Die Gier nach Verfilmung spektakulärer Prominenten-Fälle, der Wettlauf der Produzenten nach Rechteverwertung entspringt keineswegs dem Ehrgeiz, sich von der Konkurrenz qualitativ abzuheben, es geht vielmehr immer nur darum, als erster das Zielband einer stets gleichen Wettlaufstrecke zu zerreißen, der Schnellste gewesen zu sein, der Cleverste, der Meistbietende. Daß man "fiktionalisiert" statt lediglich dokumentiert, mindert die Schnelligkeit natürlich etwas, ist aber nötig fürs Geschäft, bringt mehr ein, weil in den Augen der Produzenten und Konsumenten eine Sache eben erst dann "wirklich wirklich" geworden ist, wenn man sie ausdrücklich ins Grelle und Ordinäre hineingeschoben hat.

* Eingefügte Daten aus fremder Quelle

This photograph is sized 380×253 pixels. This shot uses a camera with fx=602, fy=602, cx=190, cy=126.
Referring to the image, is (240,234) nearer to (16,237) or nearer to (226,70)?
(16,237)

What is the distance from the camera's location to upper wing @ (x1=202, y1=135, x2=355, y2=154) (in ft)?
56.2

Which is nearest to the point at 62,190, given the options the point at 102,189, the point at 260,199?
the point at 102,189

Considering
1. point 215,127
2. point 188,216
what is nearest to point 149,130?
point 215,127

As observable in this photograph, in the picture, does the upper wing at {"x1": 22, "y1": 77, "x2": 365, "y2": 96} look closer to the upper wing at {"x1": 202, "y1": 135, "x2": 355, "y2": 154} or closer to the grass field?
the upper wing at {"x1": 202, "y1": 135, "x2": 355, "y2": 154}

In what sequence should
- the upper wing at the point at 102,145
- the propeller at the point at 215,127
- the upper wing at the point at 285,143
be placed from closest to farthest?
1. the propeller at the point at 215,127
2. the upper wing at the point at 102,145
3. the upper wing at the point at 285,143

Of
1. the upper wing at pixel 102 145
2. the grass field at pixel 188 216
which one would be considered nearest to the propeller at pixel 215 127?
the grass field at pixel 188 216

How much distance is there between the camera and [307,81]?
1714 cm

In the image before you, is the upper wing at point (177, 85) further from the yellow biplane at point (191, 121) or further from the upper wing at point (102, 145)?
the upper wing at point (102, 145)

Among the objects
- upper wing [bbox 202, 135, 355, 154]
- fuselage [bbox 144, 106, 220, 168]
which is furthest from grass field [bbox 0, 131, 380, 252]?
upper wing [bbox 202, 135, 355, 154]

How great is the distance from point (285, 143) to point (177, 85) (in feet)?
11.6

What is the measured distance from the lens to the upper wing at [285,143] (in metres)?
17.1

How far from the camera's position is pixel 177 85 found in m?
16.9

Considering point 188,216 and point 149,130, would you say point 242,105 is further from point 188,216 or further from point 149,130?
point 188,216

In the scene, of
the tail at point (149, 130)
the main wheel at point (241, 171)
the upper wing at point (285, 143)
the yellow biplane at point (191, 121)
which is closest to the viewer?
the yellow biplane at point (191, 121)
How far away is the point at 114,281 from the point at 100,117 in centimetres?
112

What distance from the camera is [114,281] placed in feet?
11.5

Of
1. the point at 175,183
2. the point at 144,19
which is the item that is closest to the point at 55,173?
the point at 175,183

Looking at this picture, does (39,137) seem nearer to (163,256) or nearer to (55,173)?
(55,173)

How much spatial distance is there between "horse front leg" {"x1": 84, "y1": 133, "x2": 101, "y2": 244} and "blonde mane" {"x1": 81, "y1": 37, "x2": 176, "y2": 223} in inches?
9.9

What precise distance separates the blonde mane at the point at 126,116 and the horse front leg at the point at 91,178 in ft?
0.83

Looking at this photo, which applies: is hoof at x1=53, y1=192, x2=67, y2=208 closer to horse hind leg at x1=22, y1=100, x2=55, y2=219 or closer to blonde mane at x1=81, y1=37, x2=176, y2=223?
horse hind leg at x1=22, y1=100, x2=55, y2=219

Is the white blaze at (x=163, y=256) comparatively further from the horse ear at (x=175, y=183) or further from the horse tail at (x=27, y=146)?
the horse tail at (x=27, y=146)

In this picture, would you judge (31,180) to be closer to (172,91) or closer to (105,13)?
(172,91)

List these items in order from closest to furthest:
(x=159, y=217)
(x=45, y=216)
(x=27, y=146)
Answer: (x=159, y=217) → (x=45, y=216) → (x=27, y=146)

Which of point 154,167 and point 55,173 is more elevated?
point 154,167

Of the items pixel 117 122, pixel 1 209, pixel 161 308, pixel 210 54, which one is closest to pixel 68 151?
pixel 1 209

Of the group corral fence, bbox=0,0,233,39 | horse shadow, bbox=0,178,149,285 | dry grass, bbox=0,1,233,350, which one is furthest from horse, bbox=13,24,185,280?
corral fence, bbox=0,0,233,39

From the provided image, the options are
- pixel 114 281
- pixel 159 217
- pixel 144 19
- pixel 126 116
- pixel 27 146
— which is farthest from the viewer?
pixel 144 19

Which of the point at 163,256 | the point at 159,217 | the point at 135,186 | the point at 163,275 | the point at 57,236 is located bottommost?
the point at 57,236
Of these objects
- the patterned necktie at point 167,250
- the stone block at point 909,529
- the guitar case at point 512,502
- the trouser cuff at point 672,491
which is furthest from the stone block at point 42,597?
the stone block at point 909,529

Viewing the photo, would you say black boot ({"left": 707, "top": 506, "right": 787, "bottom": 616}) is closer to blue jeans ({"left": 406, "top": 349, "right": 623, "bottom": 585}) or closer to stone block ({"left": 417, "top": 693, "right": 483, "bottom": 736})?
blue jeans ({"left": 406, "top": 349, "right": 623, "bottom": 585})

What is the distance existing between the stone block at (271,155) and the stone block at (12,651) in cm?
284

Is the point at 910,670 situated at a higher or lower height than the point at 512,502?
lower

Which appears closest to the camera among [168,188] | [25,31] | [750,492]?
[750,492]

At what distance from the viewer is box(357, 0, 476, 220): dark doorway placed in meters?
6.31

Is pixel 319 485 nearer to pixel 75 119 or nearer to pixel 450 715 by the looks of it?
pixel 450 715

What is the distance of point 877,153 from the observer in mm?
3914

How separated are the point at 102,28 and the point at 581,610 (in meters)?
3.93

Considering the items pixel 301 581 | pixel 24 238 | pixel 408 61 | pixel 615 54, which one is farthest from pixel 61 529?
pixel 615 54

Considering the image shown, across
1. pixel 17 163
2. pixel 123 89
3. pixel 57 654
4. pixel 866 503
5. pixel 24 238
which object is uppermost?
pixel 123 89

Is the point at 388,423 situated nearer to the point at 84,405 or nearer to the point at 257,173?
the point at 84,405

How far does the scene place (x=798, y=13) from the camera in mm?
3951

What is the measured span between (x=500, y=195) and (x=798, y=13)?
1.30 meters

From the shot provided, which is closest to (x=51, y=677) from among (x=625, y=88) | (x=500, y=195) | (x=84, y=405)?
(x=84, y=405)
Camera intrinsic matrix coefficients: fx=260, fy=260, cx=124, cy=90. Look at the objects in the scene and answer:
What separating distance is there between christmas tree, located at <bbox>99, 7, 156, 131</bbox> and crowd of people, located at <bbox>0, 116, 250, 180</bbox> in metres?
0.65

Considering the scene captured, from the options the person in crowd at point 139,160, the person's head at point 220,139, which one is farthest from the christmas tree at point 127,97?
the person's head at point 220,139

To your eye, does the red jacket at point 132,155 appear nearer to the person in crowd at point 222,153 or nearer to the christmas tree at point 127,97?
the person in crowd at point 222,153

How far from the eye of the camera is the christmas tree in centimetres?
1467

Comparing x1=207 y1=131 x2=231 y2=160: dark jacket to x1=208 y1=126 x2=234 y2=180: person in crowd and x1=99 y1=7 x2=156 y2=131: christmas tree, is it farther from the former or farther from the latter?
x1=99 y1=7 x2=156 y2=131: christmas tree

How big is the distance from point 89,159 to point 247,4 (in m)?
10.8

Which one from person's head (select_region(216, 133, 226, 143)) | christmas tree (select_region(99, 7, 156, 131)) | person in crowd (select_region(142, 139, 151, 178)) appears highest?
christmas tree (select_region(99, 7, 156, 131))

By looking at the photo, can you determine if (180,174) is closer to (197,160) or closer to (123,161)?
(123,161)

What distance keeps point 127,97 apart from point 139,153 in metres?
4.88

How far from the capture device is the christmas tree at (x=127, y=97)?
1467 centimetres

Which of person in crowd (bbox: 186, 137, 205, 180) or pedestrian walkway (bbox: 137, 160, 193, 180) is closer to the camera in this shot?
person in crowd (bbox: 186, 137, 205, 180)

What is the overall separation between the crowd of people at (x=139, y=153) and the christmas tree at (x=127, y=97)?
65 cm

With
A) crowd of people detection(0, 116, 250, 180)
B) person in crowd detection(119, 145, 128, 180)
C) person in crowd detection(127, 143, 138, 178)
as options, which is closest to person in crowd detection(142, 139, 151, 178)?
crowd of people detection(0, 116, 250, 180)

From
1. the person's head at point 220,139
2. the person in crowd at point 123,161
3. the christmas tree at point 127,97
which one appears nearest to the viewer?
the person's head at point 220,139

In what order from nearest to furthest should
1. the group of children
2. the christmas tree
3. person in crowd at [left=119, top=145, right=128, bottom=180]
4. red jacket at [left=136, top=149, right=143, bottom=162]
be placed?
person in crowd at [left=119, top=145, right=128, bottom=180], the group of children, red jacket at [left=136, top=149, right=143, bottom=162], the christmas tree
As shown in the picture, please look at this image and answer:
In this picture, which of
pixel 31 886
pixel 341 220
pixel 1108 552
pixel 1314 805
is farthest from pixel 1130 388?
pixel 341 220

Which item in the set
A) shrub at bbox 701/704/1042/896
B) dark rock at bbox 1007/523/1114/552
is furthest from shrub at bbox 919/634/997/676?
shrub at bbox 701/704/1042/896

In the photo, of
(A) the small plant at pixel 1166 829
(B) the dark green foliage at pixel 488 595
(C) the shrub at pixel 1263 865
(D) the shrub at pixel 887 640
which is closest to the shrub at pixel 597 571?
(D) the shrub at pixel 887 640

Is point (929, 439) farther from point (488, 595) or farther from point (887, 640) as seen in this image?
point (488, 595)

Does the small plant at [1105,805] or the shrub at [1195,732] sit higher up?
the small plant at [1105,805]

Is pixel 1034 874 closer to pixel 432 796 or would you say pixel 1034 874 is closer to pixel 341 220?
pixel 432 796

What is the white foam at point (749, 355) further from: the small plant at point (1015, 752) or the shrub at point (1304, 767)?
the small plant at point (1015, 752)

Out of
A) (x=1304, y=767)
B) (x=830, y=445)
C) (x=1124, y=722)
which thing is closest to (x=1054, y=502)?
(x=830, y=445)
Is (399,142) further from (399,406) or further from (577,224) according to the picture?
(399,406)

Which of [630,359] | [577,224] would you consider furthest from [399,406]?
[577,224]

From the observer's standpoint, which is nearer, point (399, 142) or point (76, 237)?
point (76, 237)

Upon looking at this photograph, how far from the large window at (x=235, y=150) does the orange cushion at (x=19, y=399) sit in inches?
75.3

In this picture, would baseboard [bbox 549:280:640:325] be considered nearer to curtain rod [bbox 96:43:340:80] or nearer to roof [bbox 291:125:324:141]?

Die beiden hintereinander gesendeten Filme über Gianni Versace zeigten das deutlich. Die Dokumentation war, wie gesagt, besser als das Fernsehspiel, man lernte mehr über den Modemann, verspürte sogar ein bißchen Mitleid mit ihm. Aber das Fernsehspiel war greller, bunter, alberner. Und warum sollte man hier mit Versace Mitleid haben? Er war doch nur "gespielt". Spiele machen mitleidlos.